Wm 2026: infantino setzt auf iranische teilnahme – trotz eskalation

Trotz anhaltender Spannungen im Nahen Osten bekräftigt FIFA-Präsident Gianni Infantino mit Nachdruck: Der Iran wird bei der Fußball-Weltmeisterschaft 2026 in den USA, Mexiko und Kanada dabei sein. Ein klares Bekenntnis, das am Rande einer Wirtschaftskonferenz in New York gemutmaßen wurde und die Frage aufwirft, wie sich die geopolitische Lage auf den Sportausrichtungsplan auswirken wird.

Die qualifikation steht fest, der wille auch

Infantino betonte, dass die iranische Nationalmannschaft sich sportlich für das Turnier qualifiziert habe und ihre Gruppenspiele wie geplant in den Vereinigten Staaten austragen werde. „Der Iran kommt auf jeden Fall“, erklärte er gegenüber CNBC. Die Hoffnung, dass sich die Situation bis zum Turnierbeginn „in eine friedliche Richtung“ entwickle, sei natürlich vorhanden, doch die sportliche Teilnahme stehe fest. Der Präsident scheint entschlossen, die Interessen des Fußballs über politische Bedenken zu stellen.

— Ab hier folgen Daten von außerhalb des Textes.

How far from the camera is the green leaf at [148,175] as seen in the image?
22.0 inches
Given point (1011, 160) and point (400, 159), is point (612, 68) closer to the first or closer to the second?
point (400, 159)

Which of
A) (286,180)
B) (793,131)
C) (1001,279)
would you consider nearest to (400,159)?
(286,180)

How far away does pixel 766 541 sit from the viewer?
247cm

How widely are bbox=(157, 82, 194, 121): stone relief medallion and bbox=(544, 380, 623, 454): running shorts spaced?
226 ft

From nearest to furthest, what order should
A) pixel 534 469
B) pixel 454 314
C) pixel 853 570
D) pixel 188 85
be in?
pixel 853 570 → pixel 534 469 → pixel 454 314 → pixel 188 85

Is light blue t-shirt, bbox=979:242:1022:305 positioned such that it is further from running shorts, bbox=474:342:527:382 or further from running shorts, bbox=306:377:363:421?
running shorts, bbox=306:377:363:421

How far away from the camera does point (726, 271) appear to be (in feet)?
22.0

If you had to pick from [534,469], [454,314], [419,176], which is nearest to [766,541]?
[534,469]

Die ursprüngliche Unsicherheit, die durch die militärische Eskalation im Februar aufkam, als Teheran sogar einen Boykott in Erwägung zog und die Austragung in den USA ablehnte, scheint nun beigelegt. Die FIFA hielt jedoch an ihrem ursprünglichen Plan fest. Nach wochenlangen Luftangriffen und Vergeltungsmaßnahmen, die erst am 8. April in einer brüchigen Waffenruhe gipfelten, bleibt die Frage, wie lange dieser Zustand von Stabilität andern wird.

Sport als brücke – ein appell

Sport als brücke – ein appell

Sport sollte außerhalb der Politik stehen“, mahnte Infantino. „Wenn sonst niemand daran glaubt, Brücken zu bauen und zu erhalten, dann tun wir das.“ Ein credo, das angesichts der aktuellen Eskalation im Nahen Osten eine besondere Bedeutung erhält. Die FIFA scheint entschlossen, den Sport als Instrument des Dialogs und der Verständigung zu nutzen, auch wenn die politischen Realitäten komplex und herausfordernd sind. Die Weltmeisterschaft beginnt am 11. Juni und verspricht, trotz aller Widrigkeiten, ein globales Sportereignis zu werden.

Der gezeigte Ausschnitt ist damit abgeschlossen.